I'm afraid since claude cheats in benches, what will it do with law?
> drafting a will
Tell me you've never been the executor of an estate in the United States without telling me.
there’s really no limit to how many times and ways you can review something with AI, except dollars.
cannot IMAGINE letting ai write my will rn.
I imagine it's really hard to spot a comma in the wrong place, or a missing sentence in a 10 page contract unless you wrote it yourself, or you assembled it from some battle tested templates.
To give you some example of what can happen if you use AI in legal battle you can look at Valve vs Rothchild case [1].
TL;DR Its never a good idea and it will bite you.
1. https://finance.yahoo.com/news/valve-wins-trial-against-pate...
I've used general purpose LLM AI (e.g. run-of-the-mill Claude, GPT etc) heavily to draft legal documents.

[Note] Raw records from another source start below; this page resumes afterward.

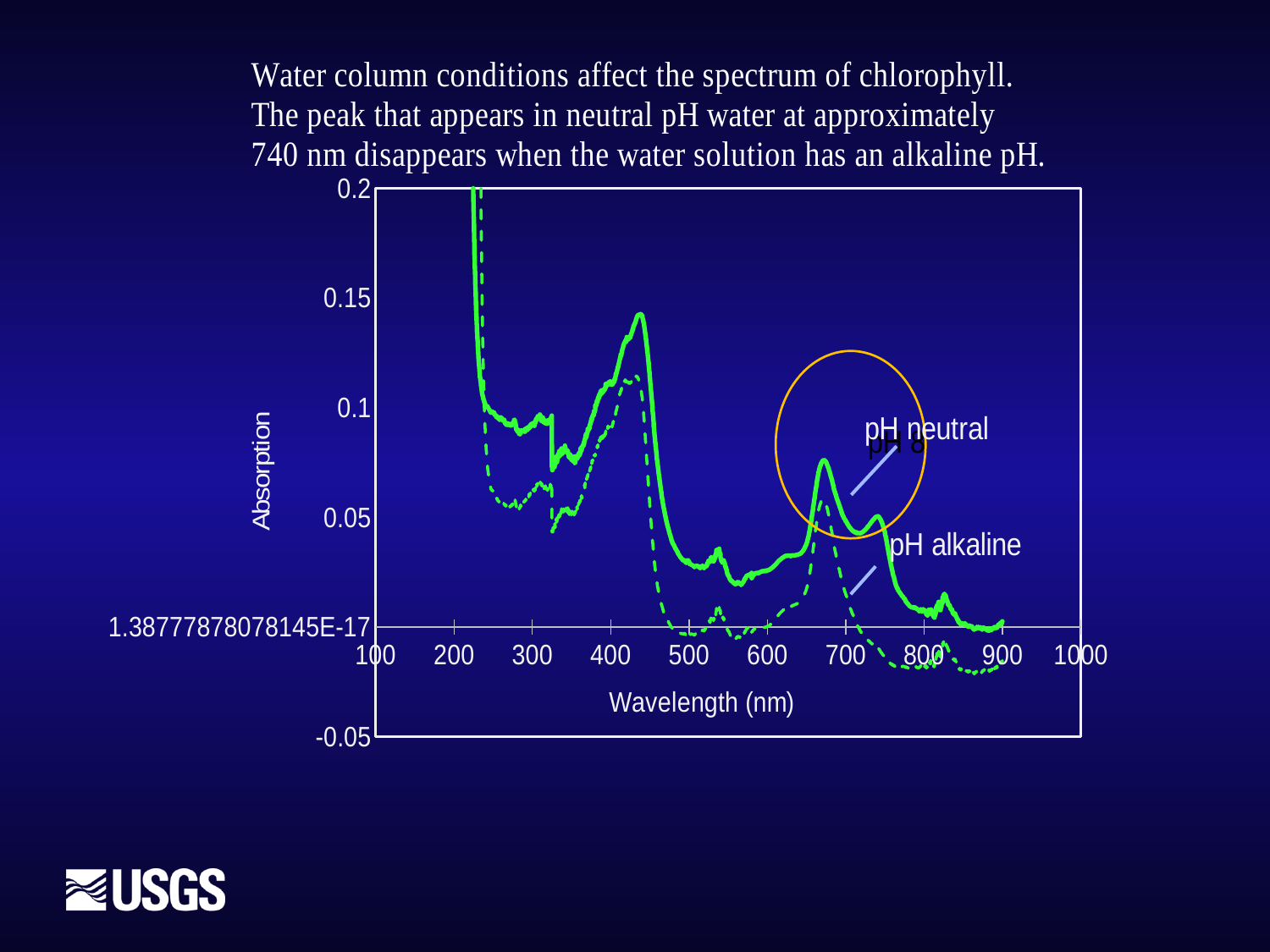
How many series (curves) are plotted on the chart? 2 Between 450 nm and 500 nm, does the pH neutral curve rise or fall? fall What is the label of the x axis? Wavelength (nm) What is the label of the y axis? Absorption Near 440 nm, which curve has the higher absorption, pH neutral or pH alkaline? pH neutral Which curve is drawn with a dashed line, pH neutral or pH alkaline? pH alkaline What kind of chart is shown on the slide? line chart Is the absorption of the pH neutral curve at 300 nm greater or less than 0.05? greater Is the peak absorption of the pH neutral curve near 440 nm greater or less than 0.1? greater Is the absorption of the pH neutral curve at its peak near 670 nm greater or less than 0.1? less Near 740 nm, which curve has the higher absorption, pH neutral or pH alkaline? pH neutral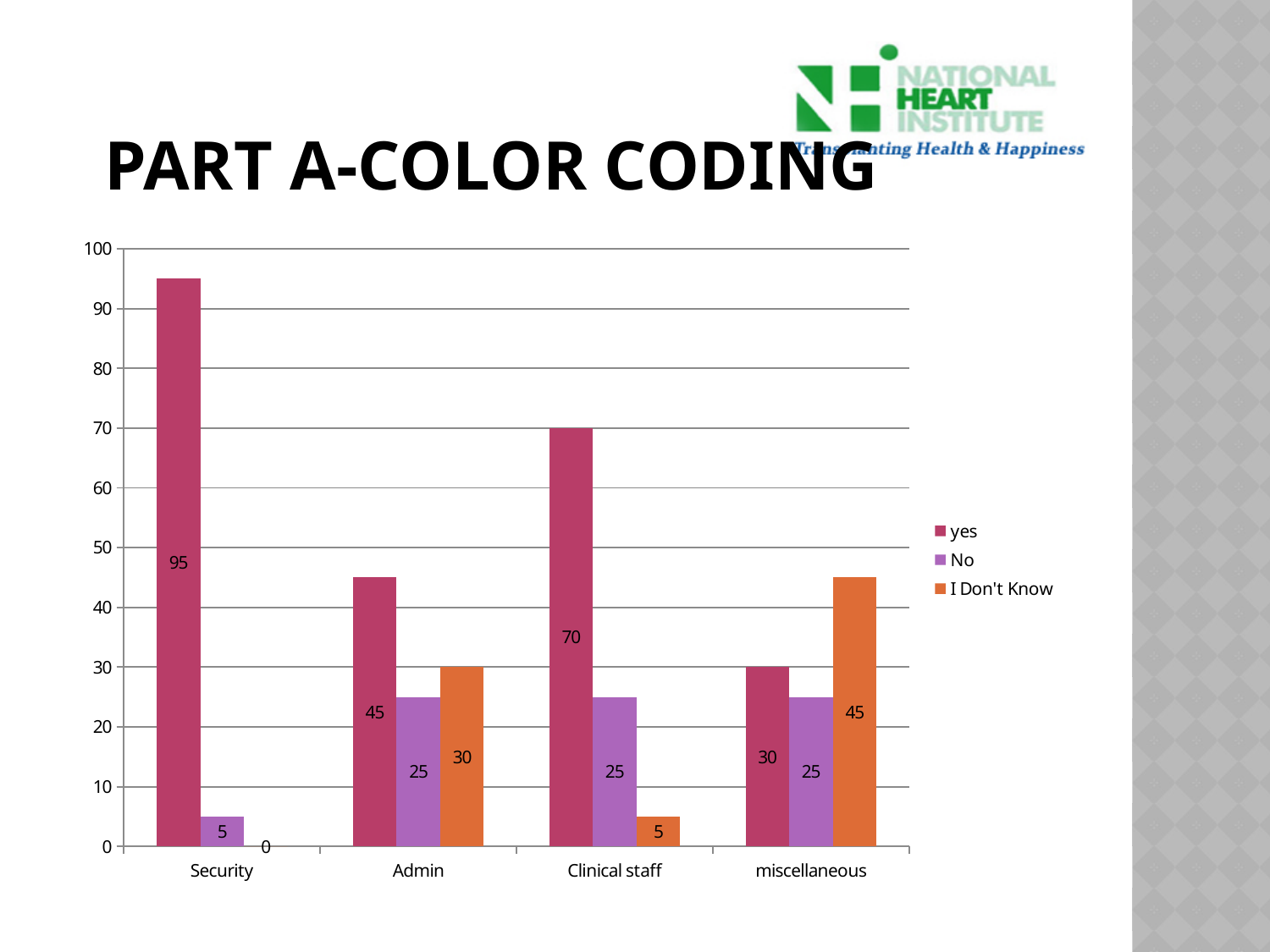
What is the total of the three values for miscellaneous? 100 What is the 'I Don't Know' value for miscellaneous? 45 What is the 'No' value for Clinical staff? 25 What kind of chart is shown on the slide? Bar chart What is the 'yes' value for Security? 95 How many categories are shown on the x axis? 4 What is the title of the slide? PART A-COLOR CODING Which category has the highest 'yes' value? Security Which category has the lowest 'I Don't Know' value? Security How many series does the legend list? 3 What is the difference between the 'yes' values for Security and Clinical staff? 25 Which is larger for Admin: the 'yes' value or the 'I Don't Know' value? yes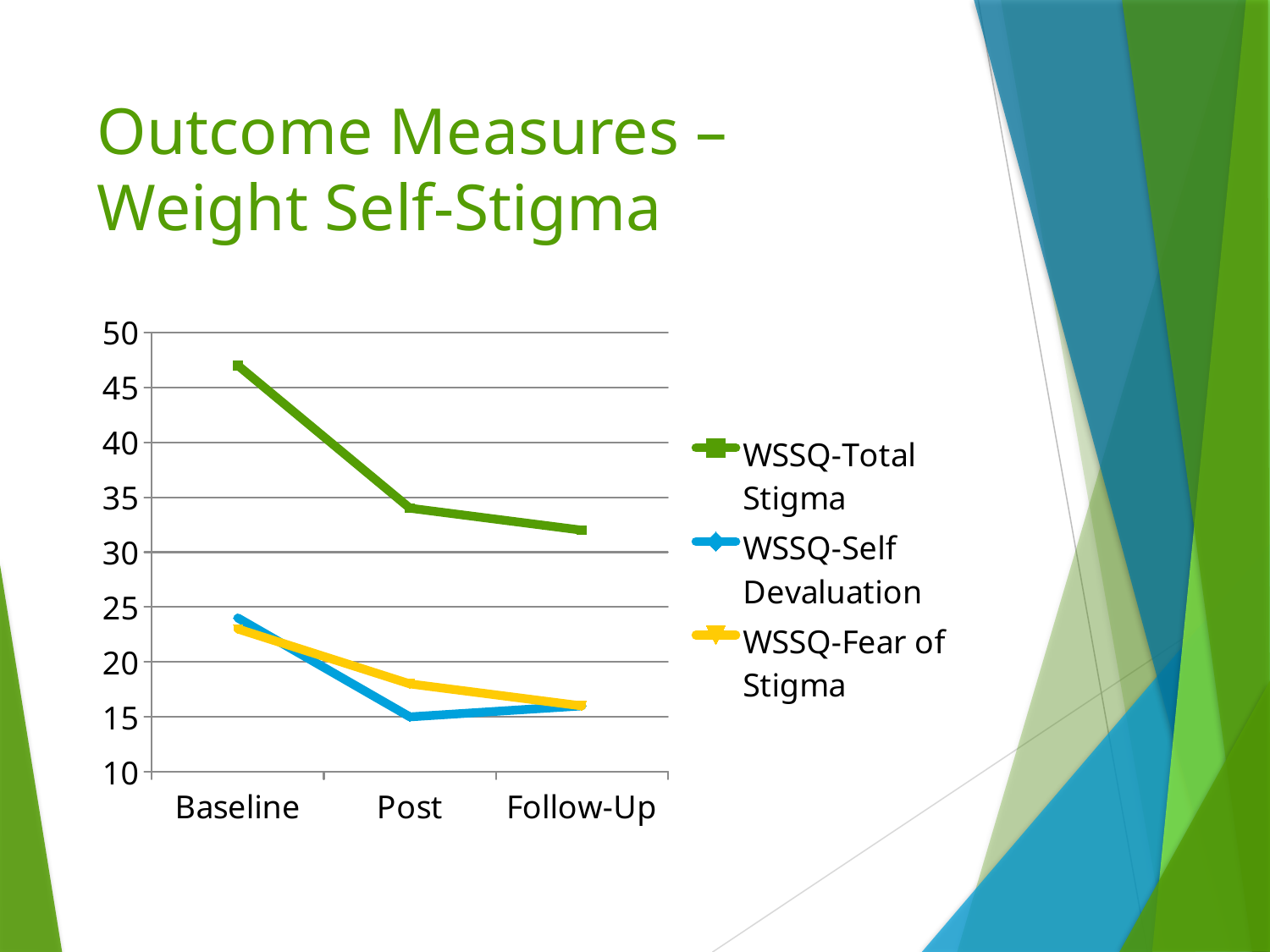
At Post, which is larger: WSSQ-Self Devaluation or WSSQ-Fear of Stigma? WSSQ-Fear of Stigma Is the WSSQ-Self Devaluation value at Baseline greater or less than 20? greater Does the WSSQ-Total Stigma line rise or fall from Baseline to Follow-Up? fall At which time point is WSSQ-Total Stigma lowest? Follow-Up What colour is the WSSQ-Total Stigma line? green How many series does the legend list? 3 Is the WSSQ-Total Stigma value at Baseline greater or less than 45? greater Is the WSSQ-Total Stigma value at Post greater or less than 40? less How many time points are shown on the x axis? 3 At which time point is WSSQ-Total Stigma highest? Baseline What kind of chart is shown on the slide? line chart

The biggest trap is the hallucinated citation. It will easily insert an absolutely authentic sounding quotation from another case that perfectly proves the point you are trying to make, then it'll make up an authentic name for it, e.g. United States v. Shenzhou Electronics Inc or whatever. You can get really comfortable after checking its output a few times and getting no false citations, and then BAM, it'll put three in the next motion it writes.
Any lawyer who isn't using LLMs for research is behind the curve, though. They are unbelievable at finding niche cases you would never have found on your own. Previously it was a lot of exact search term matching, which is inherently useless for a lot of legal research. I need something that can search on vaguer terms, which AI can do incredibly well. Just check the results. I'm sure the LLMs from Lexis Nexis/Westlaw are probably better than the general purpose ones.
LLMs make fantastic paralegals. If you're doing any legal work, you should be using it, even if it's just to shoot ideas at. Have it play devil's advocate. My friend always has it play the other party's lawyer to see what all the counter-arguments are going to be.
Just like you would with software development. If you care about what you are creating, CHECK THE OUTPUT.